* _Work instruction_: Resume the abstract on bevacizumab for platinum-resistant ovarian cancer, picking up right after its last sentence.

Introduction/Background* bevacizumab is an anti-VEGF monoclonal antibody that has shown efficacy in platinum-resistant recurrent epithelial ovarian cancer (EOC) in clinical trials. Our aim was to evaluate real-world effectiveness of bevacizumab in northern Portugal in this setting.

Methodology retrospective observational series of cases in a single comprehensive cancer center between 2015 and 2020. We reviewed consecutive medical records of platinum-resistant recurrent EOC patients, who underwent bevacizumab with chemotherapy (CT). Primary endpoint was overall survival (OS). Secondary endpoints were overall response rate (ORR), progression free survival (PFS) and safety according to CTCAE v4.0. Descriptive analysis of main demographic, clinical and treatment variables were performed. Kaplan-Meier method was used for OS and PFS.

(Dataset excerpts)
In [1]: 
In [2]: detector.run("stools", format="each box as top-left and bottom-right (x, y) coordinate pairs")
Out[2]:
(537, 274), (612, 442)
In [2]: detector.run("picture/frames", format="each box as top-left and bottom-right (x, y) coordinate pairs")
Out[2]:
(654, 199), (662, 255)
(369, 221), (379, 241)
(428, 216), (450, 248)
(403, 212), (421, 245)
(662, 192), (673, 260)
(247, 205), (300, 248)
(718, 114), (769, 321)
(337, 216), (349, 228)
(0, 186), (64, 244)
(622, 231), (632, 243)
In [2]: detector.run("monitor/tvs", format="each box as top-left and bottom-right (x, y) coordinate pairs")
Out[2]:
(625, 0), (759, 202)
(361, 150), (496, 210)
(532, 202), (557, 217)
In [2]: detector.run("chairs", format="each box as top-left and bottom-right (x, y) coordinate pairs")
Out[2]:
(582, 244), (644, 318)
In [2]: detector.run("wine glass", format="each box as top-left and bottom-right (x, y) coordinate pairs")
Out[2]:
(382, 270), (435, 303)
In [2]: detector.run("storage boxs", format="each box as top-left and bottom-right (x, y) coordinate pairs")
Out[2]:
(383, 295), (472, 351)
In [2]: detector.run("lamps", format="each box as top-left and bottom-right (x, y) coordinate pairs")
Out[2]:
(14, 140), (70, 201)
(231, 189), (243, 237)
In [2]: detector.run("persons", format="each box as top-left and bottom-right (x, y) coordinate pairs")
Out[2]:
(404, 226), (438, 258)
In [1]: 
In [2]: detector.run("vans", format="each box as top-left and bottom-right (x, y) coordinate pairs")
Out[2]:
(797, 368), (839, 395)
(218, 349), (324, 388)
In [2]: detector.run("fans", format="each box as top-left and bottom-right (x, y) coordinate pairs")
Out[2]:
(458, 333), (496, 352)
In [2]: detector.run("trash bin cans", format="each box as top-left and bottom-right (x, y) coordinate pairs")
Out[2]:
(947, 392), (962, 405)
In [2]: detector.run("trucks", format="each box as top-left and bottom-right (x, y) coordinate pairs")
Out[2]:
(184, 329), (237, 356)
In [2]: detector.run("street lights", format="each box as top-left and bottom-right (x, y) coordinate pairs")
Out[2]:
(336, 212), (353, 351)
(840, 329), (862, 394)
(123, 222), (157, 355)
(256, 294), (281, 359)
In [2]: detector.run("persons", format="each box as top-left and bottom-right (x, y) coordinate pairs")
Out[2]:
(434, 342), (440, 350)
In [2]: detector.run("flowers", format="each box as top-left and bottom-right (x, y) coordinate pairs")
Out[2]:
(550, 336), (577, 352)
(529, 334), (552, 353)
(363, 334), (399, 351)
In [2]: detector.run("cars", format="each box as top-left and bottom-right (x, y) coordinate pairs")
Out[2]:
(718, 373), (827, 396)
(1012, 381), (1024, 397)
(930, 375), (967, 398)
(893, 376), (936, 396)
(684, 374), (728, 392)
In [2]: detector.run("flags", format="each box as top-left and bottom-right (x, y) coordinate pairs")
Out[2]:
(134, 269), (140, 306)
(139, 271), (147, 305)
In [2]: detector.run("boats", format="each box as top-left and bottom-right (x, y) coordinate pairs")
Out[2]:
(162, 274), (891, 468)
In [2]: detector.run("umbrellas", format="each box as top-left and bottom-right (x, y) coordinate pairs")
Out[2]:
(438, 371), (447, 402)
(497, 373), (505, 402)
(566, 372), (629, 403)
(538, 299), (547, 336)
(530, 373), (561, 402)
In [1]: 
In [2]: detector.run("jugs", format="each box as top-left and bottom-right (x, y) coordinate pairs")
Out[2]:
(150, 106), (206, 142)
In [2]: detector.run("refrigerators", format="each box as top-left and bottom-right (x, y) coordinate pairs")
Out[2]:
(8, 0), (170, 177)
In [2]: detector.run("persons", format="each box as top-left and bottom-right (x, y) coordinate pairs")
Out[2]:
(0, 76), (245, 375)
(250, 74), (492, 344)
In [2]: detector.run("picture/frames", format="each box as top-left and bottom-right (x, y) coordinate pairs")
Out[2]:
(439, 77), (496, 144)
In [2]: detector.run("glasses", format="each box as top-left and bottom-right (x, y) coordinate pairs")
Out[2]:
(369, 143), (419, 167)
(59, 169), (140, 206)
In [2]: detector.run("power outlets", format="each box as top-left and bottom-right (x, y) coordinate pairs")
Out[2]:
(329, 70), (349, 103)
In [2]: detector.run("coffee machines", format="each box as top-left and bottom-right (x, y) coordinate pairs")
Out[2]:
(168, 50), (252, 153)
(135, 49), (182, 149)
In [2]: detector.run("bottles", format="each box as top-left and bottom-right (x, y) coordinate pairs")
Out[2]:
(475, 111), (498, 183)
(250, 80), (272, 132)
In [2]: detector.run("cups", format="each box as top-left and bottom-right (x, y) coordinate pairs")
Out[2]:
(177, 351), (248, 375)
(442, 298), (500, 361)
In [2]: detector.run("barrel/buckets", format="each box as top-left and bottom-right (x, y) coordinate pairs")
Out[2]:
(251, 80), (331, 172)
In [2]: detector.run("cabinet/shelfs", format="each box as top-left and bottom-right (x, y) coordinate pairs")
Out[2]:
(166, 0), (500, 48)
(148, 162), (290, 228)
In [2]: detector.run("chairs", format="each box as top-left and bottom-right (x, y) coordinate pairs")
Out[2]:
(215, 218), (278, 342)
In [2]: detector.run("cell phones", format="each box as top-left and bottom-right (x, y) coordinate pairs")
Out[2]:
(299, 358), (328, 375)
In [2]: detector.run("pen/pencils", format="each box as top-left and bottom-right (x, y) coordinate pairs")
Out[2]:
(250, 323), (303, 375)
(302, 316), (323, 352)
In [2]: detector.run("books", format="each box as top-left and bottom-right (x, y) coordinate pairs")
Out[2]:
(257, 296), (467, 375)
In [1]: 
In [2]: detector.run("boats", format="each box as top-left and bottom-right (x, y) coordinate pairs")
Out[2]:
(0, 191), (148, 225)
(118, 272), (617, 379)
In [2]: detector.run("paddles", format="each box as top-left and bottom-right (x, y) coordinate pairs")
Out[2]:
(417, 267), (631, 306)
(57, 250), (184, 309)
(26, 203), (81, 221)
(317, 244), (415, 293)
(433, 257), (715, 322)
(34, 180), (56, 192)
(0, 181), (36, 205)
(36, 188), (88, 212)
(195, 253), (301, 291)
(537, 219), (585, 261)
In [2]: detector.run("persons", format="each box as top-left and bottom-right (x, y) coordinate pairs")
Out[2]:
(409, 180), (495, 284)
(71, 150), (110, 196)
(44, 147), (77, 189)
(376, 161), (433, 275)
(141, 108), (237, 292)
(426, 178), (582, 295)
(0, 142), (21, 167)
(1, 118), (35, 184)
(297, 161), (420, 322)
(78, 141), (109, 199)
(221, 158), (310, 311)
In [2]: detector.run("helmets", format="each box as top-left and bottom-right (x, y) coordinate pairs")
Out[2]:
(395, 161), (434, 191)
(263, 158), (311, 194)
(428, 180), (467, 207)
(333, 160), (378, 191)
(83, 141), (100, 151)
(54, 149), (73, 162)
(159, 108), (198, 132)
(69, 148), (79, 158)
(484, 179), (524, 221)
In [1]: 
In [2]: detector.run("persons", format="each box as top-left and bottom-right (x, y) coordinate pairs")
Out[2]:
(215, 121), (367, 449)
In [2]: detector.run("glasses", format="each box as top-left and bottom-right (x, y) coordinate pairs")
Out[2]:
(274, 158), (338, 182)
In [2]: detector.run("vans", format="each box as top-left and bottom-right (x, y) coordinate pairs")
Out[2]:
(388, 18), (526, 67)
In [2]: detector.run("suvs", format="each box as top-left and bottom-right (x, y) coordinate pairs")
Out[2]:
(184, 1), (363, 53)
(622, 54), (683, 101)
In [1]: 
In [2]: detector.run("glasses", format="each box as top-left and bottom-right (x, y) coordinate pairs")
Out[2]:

* _Result below_:
Result(s)*21 EOC patients with median age of 61 years (47-72 years). Majority were FIGO stage III (10, 47.6%) or IV (8, 38.1%) and had high-serous morphology (11, 52.5%). Most patients had been previously submitted to up-front (42,9%) or interval (42,9%) debulking surgery. All underwent platinum-based CT as 1st line of treatment (LOT). At baseline, more than half of the patients (57.4%) had previously undergone 2 or more LOT. Median number of cycles of bevacizumab was 9 (2-62), concomitant with pegylated liposomal doxorubicin in 10 (47.6%), paclitaxel in 8 (38,1%) and topotecan in 3 (14.3%) patients. Median follow-up time was 19.3 months (4.9-40.8 months). ORR was 42.9%: 2 (9,5%) complete response and 7 (33.3%) partial response. Nine patients (42.9%) had stable disease. Median OS was 25.8 months [IC95% 11.3-40.3] and PFS 10.8 months [IC95% 7.0-14.7]. Grade ≥3 hypertension incidence was 14.3% and grade ≥3 proteinuria 4.8%. There was one death due to gastrointestinal fistula (4.8%).

Conclusion* bevacizumab had the predictable safety profile, with better effectiveness than the published in clinical trials, reflecting the small number of patients included in our real-world unicentric series. Nevertheless, new molecular biomarkers and clinical trials urge to improve outcomes in platinum-resistant recurrent ovarian cancer patients in clinical practice.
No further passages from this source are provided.